It's still not clear what happens next for Howard Present
, the co-founder and former chief of F-Squared
As previously reported
, on Friday in federal court, a jury found Present liable on all counts in the SEC's
securities fraud case against him. There has been no word yet on any punishment associated with the case or on the possibility of appeal, and the SEC has so far been completely mum about the result beyond issuing a short statement on Friday night.
"While Mr. Present was surprised and clearly disappointed with the verdict, it is premature to determine if he will pursue an appeal," a spokeswoman for Hogan Lovells
, the law firm representing Present, tells MFWire
. "Mr. Present is also pleased that after several years, the facts of the case are now part of the public record.
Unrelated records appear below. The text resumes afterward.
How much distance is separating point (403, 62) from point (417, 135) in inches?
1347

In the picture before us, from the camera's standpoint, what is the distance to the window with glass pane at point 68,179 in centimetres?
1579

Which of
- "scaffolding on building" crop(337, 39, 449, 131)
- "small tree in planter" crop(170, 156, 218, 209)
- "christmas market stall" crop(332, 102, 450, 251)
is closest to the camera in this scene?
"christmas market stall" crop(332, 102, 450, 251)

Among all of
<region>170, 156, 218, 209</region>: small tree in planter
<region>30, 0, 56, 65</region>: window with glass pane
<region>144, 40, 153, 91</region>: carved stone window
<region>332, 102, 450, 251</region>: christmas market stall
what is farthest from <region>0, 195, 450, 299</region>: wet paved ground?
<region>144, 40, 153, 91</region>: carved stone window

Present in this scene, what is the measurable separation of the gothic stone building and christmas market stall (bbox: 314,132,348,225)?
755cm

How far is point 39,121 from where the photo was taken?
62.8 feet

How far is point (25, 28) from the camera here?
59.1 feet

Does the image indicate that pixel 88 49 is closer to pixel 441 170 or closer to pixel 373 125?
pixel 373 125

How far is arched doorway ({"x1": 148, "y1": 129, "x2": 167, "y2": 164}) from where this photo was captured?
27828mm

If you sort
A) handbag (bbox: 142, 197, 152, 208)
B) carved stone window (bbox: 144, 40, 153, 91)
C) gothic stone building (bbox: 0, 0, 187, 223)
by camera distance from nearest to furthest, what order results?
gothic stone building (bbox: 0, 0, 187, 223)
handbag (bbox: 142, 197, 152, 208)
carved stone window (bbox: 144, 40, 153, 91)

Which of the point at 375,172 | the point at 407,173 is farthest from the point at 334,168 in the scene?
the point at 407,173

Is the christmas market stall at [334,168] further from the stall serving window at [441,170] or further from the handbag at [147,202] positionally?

One such fact is that no investors suffered any losses from his, or his firm's, conduct."
Indeed, the public side of the F-Squared performance reporting scandal goes back about three years, while the performance reporting in question covers the years from 2008 to 2014. F-Squared's post-scandal fall from grace was dramatic — Present was replaced as CEO, and within a year of the revelations coming to light F-Squared's AUM had evaporated and one of its competitors was buying F-Squared's business assets out of bankruptcy. Yet the scandal and the SEC's case is about two levels of performance reporting problems (treating back-tested performance as live performance, and then inflating that back-tested performance), not about what F-Squared did with investors' money.
Back in 2014, F-Squared ended up settling with the SEC for $35 million. Yet Present himself wouldn't settle and insisted on a jury trial instead.